Extraterritorial obligations in relation to TNCs/OBEs discussed during second day of IGWG on Transnational Corporations and other Business Enterprises

The second day of the Intergovernmental Working Group consisted of a panel on Primary obligations of States. The main theme discussed was on extraterritorial obligations in relation to TNCs and other Business Enterprises (OBEs).

Panellist Ana Maria Suárez from FIAN International emphasised on the importance of taking into account the Maastricht Principles when elaborating the binding Treaty. The Principles are not themselves human rights legal standards, but they can provide some guidance when considering incorporating extraterritorial obligations into the Treaty.
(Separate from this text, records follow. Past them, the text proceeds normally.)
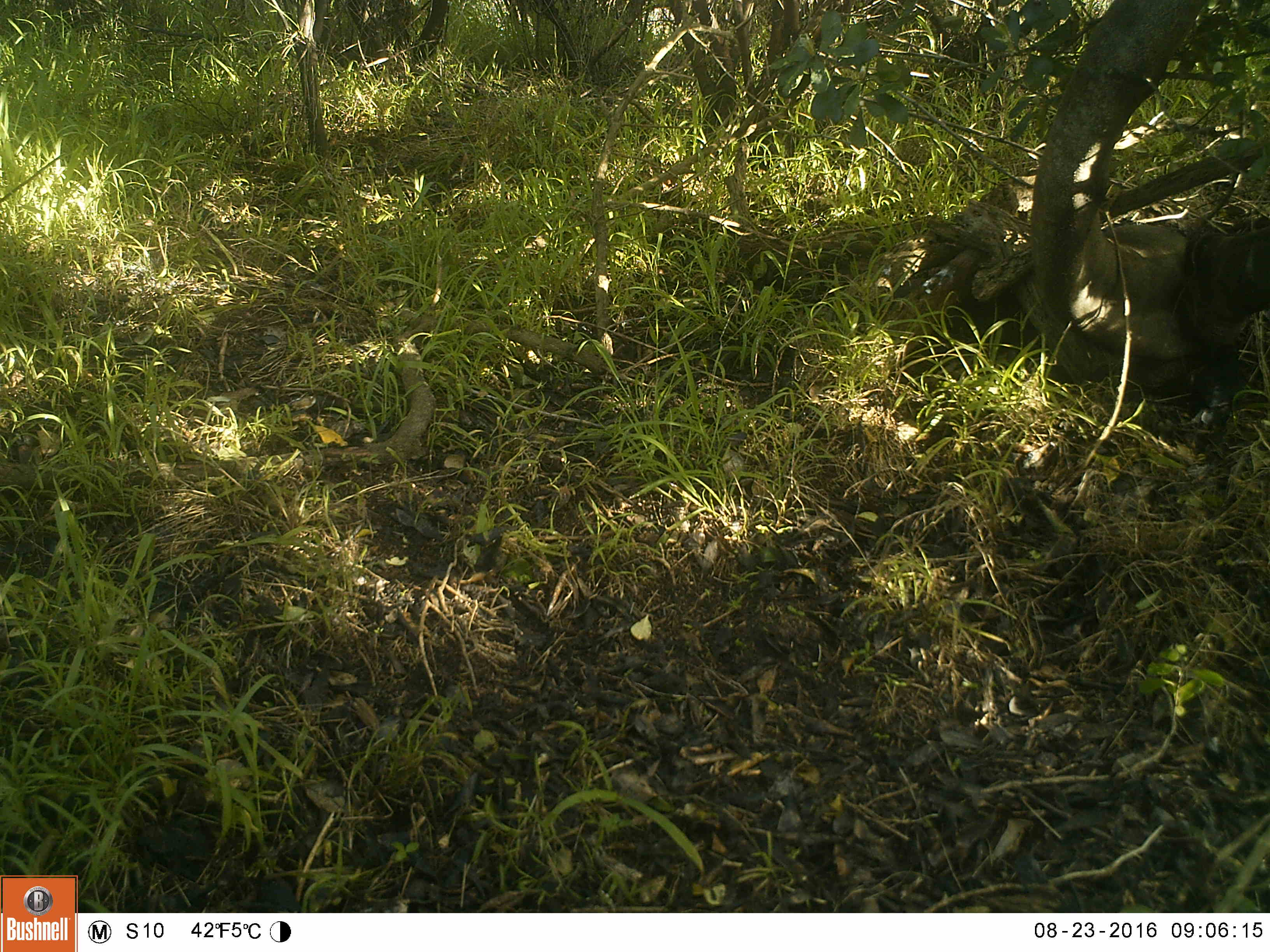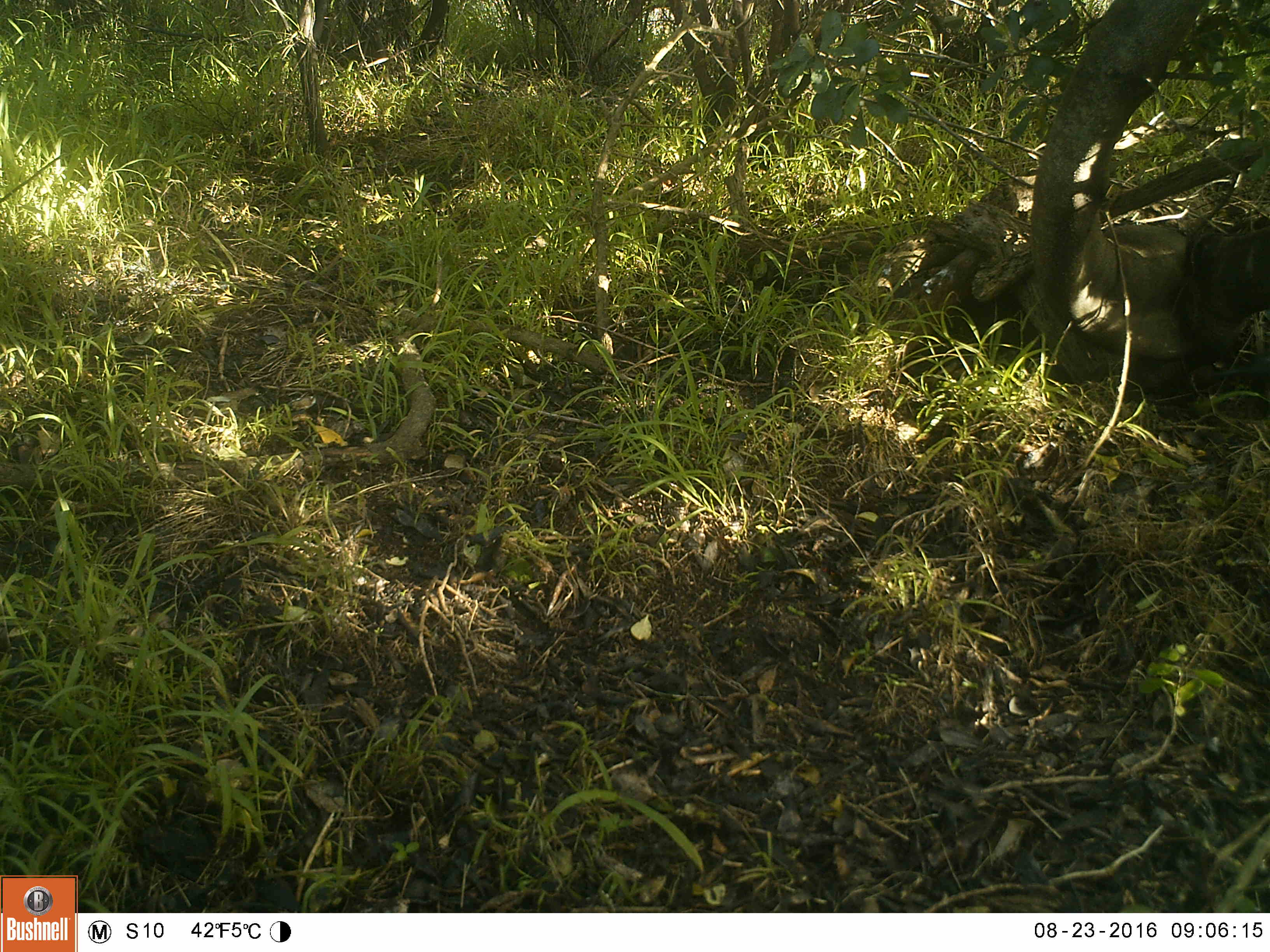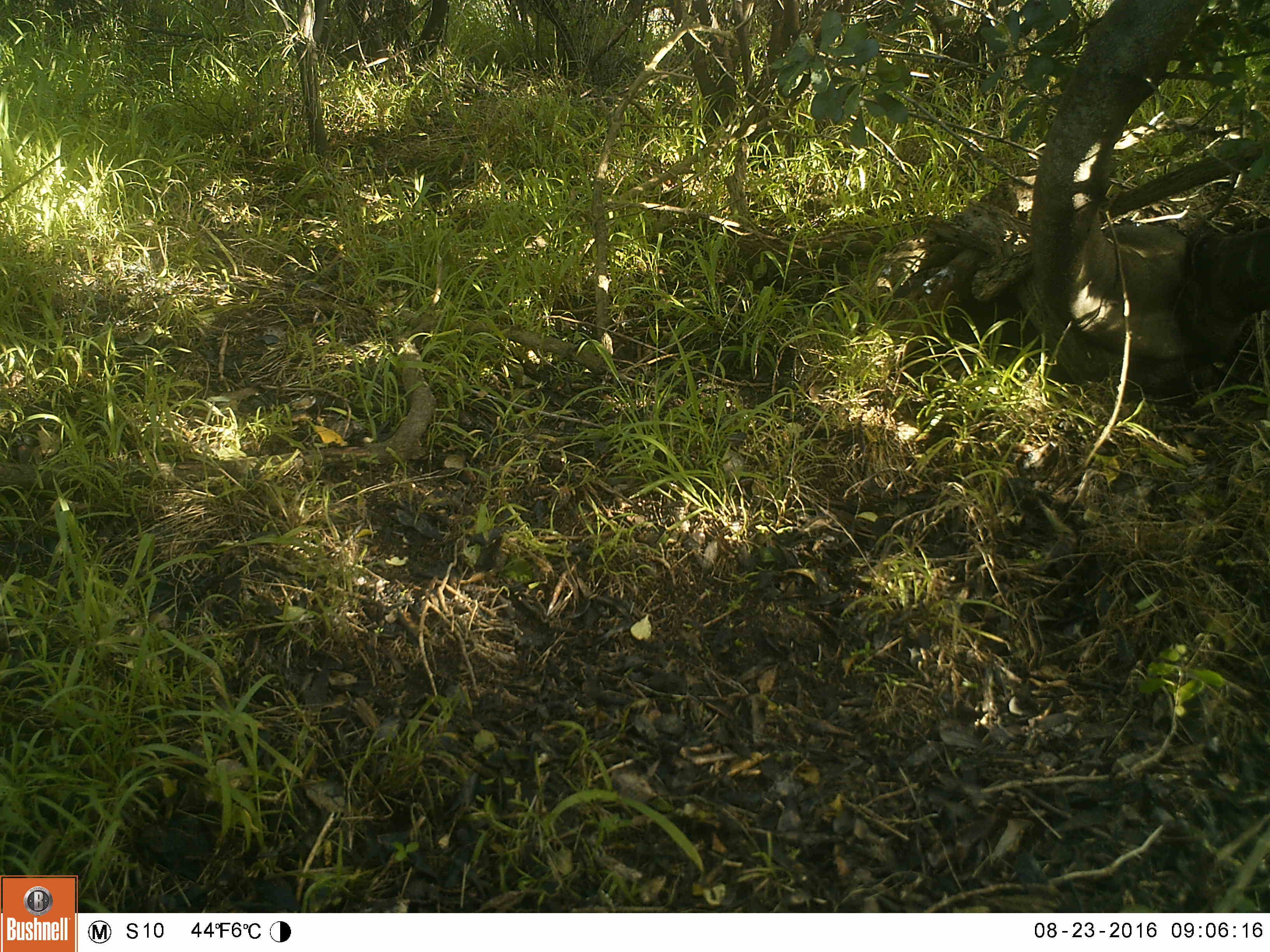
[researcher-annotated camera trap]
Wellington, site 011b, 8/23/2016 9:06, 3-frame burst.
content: unidentified animal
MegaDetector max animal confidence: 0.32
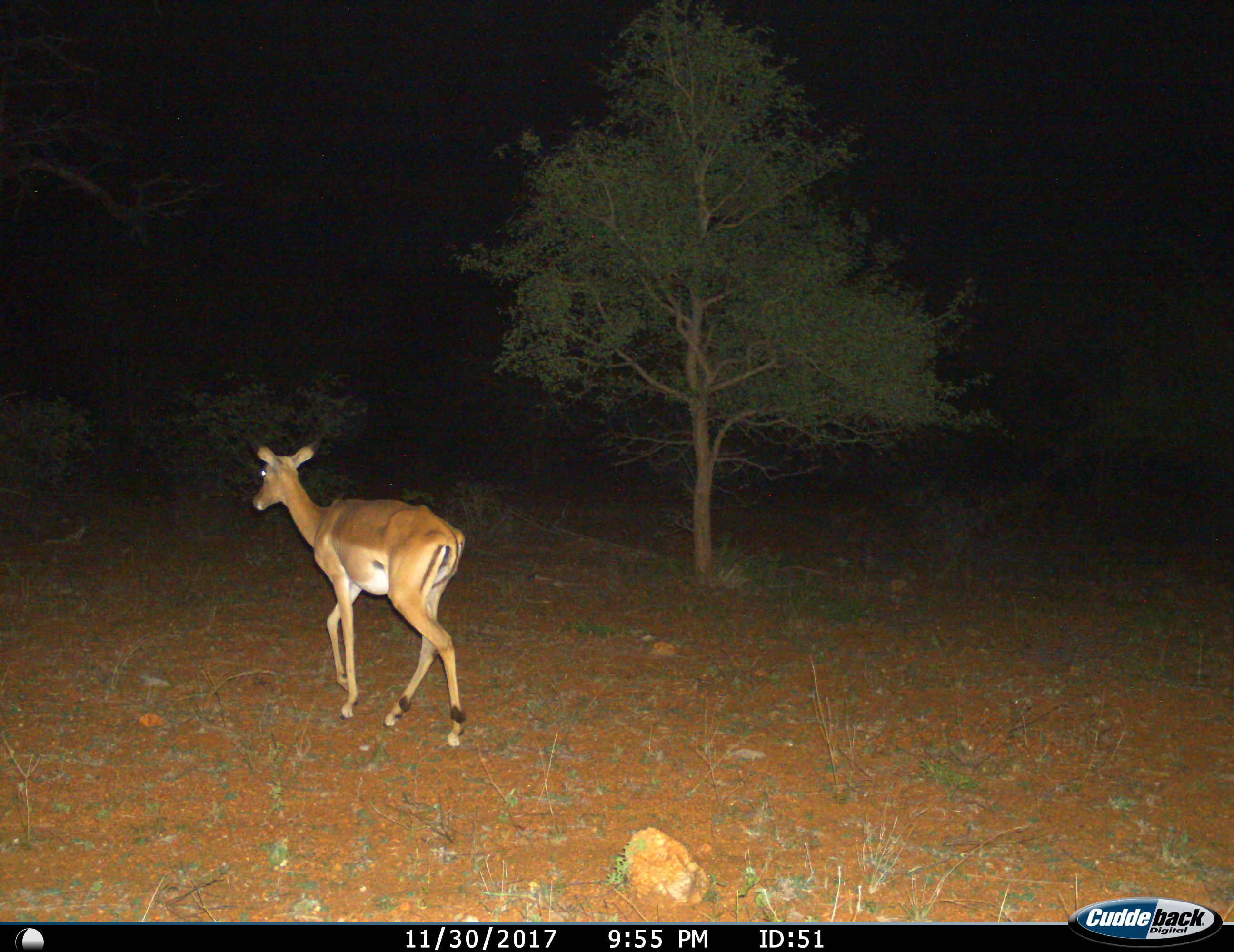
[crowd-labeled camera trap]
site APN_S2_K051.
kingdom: Animalia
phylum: Chordata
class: Mammalia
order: Artiodactyla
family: Bovidae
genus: Aepyceros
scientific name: Aepyceros melampus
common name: impala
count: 1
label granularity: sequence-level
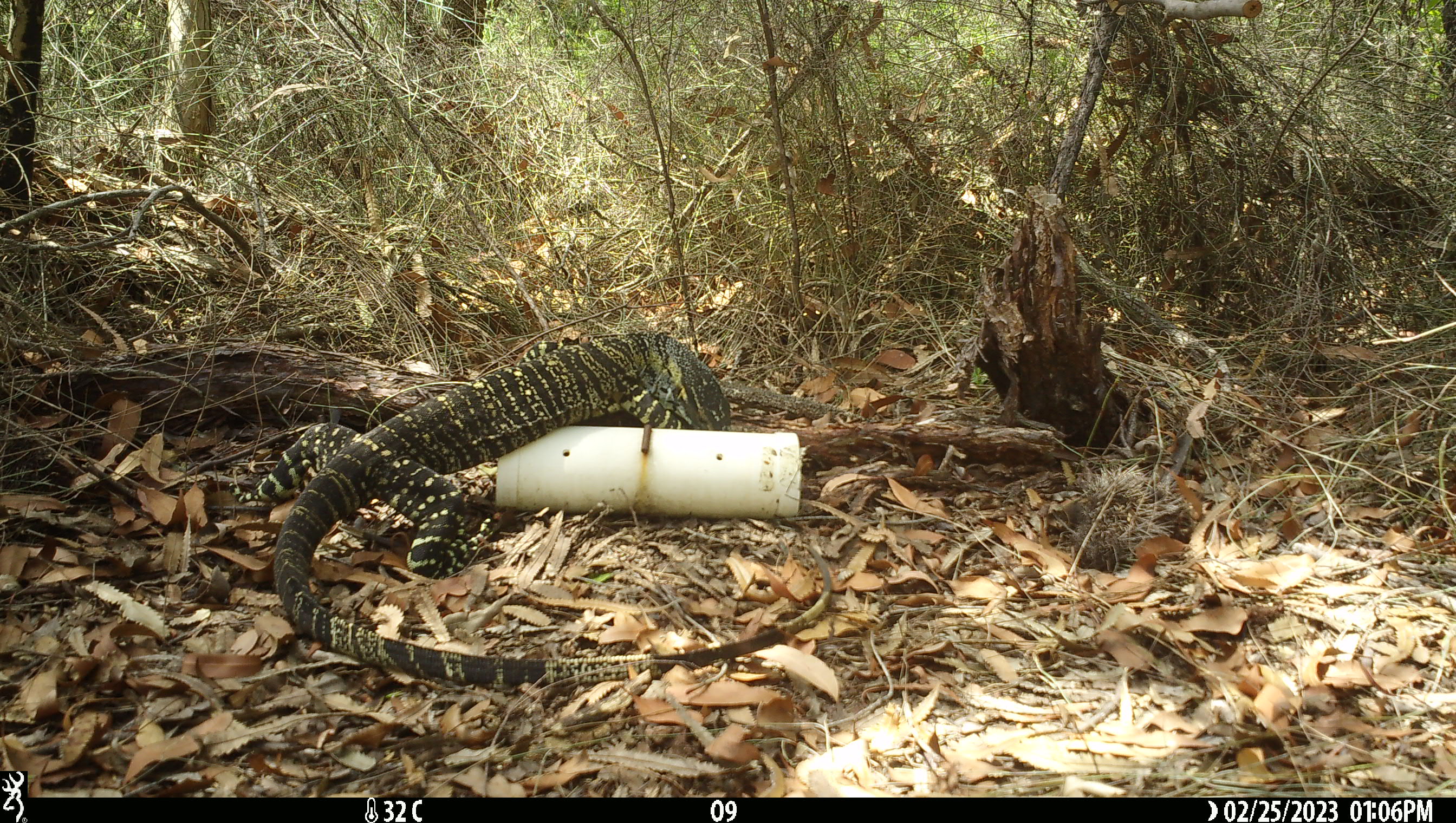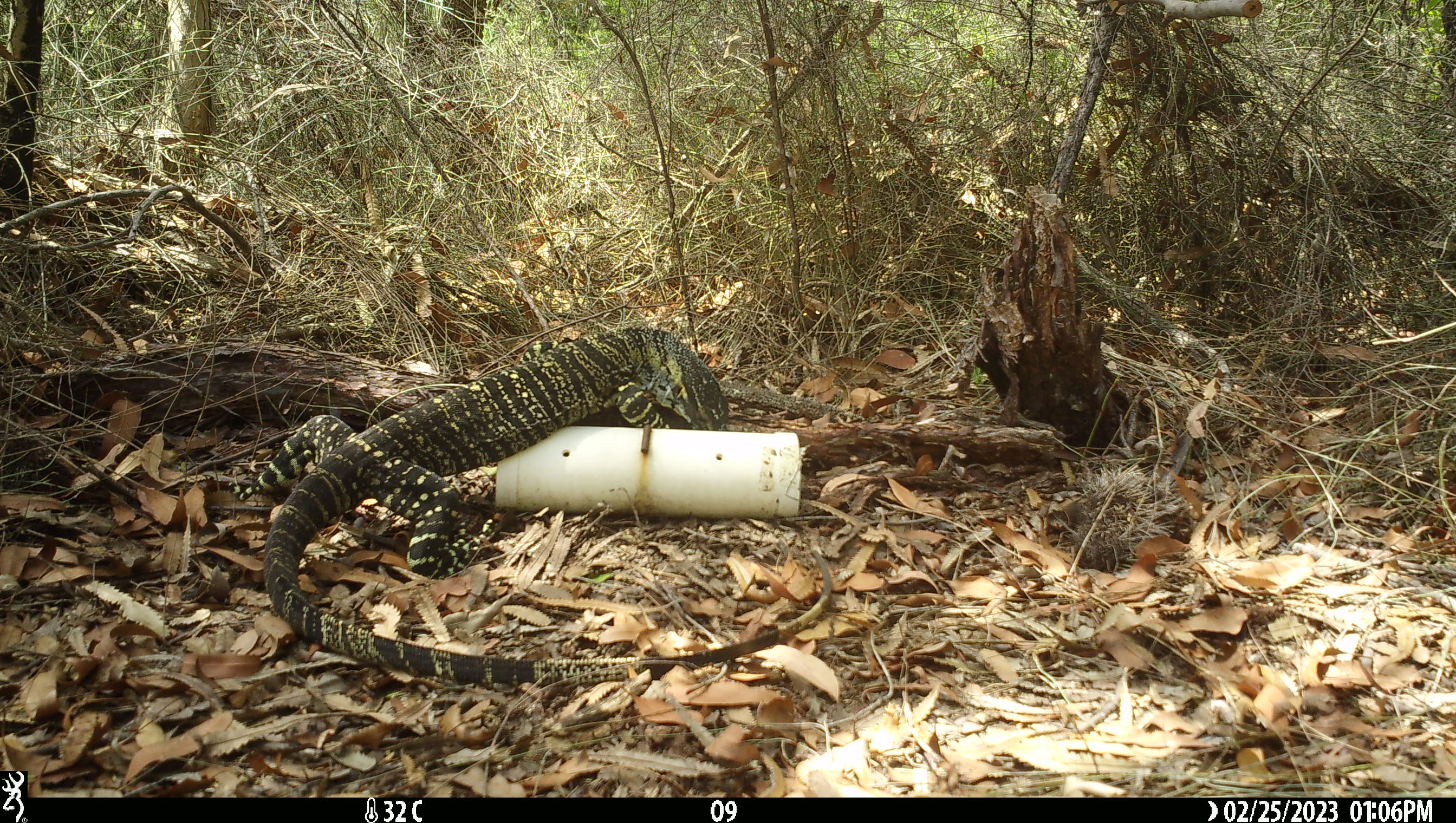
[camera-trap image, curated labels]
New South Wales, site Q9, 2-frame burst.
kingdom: Animalia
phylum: Chordata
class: Reptilia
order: Squamata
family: Varanidae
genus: Varanus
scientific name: Varanus varius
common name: lace monitor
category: goanna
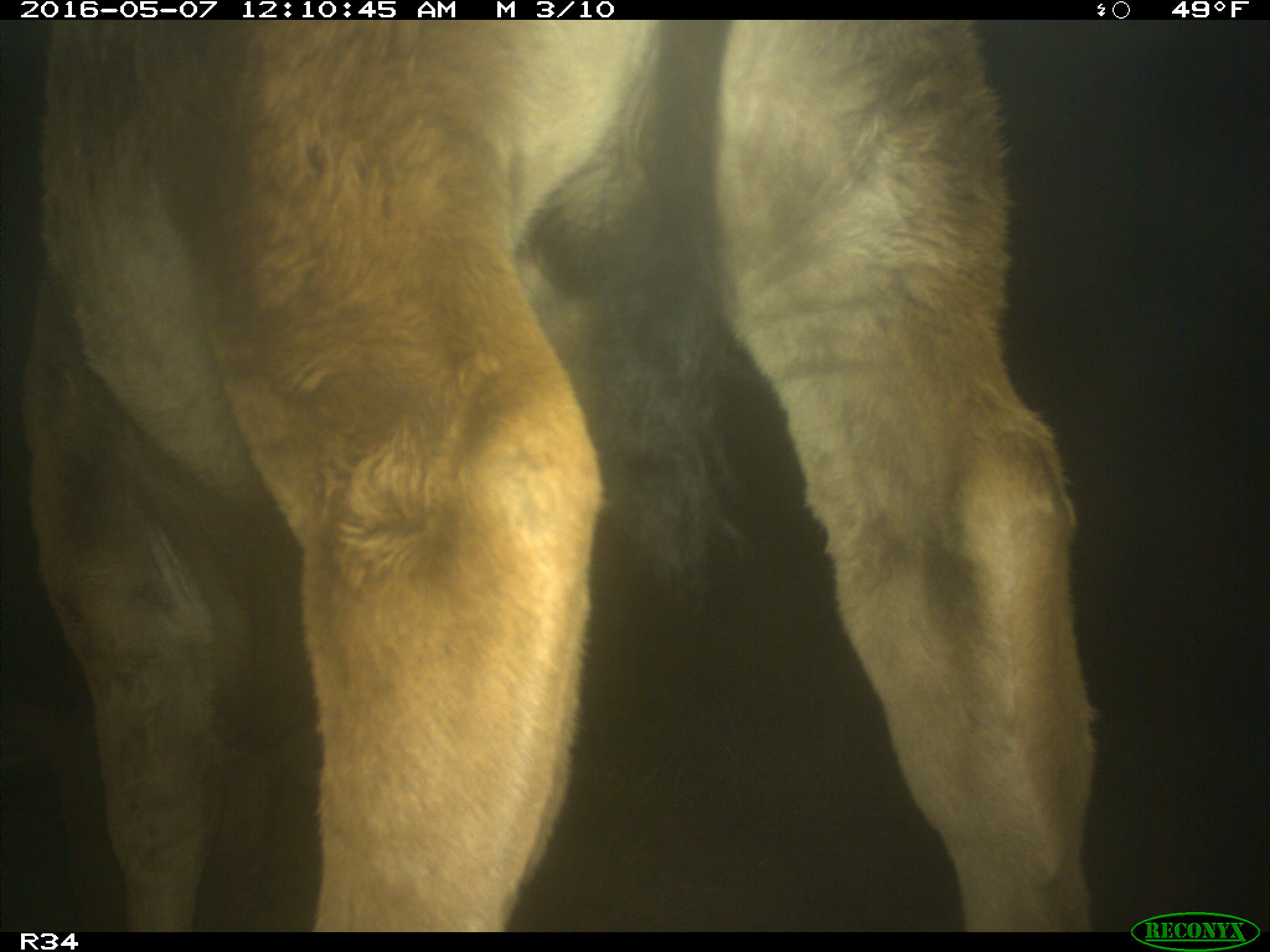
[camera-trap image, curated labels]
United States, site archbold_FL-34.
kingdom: Animalia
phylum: Chordata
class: Mammalia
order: Artiodactyla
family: Bovidae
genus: Bos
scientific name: Bos taurus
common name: domestic cow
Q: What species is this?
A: Bos taurus (domestic cow).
Another important issue was raised by Juan Hernández-Zubizarreta who underlined the normative inequality between the rights and the obligations of TNCs and OBEs. He highlighted that their rights are protected through the contracts they sign with states, while their responsibilities are only guided by soft code of conducts and self-monitoring.

Mr Meyerstein from the US Council for International Business caused discord when he claimed that ISDS was a form of Human Rights protection. The delegation of Bolivia and Mrs Suárez openly disagreed with such statement, as did civil society representatives. Indonesian Focal Point stated: “ISDS only protect the interests of investors.”

The representative of the US Council clarified later that individual investors, if they were individual human beings (called “natural persons”) might be able to make a claim before an ISDS mechanism. However, Dominic Renfrey, representative of ECSR-Net stated: “This ignores the fact that ISDS is exclusively used by corporate entities (known as 'legal persons') to defend their economic priorities, and companies do not have human rights.”

It could be argued that ISDS mechanisms in fact further protect the rights of individual investors, rather than the rights of victims of human rights violations perpetrated by TNCs and OBEs; this echoes the normative inequality raised by Mr Hernández-Zubizarreta.

In the evening meeting, one of the highlights was in relation to limiting competition between states with regards to investments and investors. Article 5.3 of The Framework Convention on Tobacco Control was mentioned by (…) as a possible provision for the future Treaty to avoid conflict of interest between company representatives influencing state policies and legislations in favour of corporate interest.

Mr Tognoni, Secretary General of the Permanent Peoples’ Tribunal said that preventive measures should be included in all trade or investment agreements to avoid potential violations of human rights.

The important message to be retained from today’s meetings is perhaps that currently, companies’ reponsibilities are monitored by soft mechanisms. States who have interests in hosting such companies, fail to efficiently implement human rights standards and legislation that would effectively protect victims rather than favour TNCs and OBEs, especially when it involves extraterritorial activities.

“Neo-liberalistas”, as Ethiopia called private stakeholders, should not have their rights and interests put above those of victims of abuses by TNCs/OBEs

Closing the day, in the final contribution from the panel, David Bilschitz called on the IGWG to remember the foundation of human rights and that the UDHR calls for all organs of society to respect human rights, and that includes all actors with the ability to abuse human rights, including corporations.

He added, in defence of the idea for a robust international mechanism to implement the Treaty, that sometimes extraterritorial jurisdiction fails without a complementary international system to ensure accountability and remedy for affected people.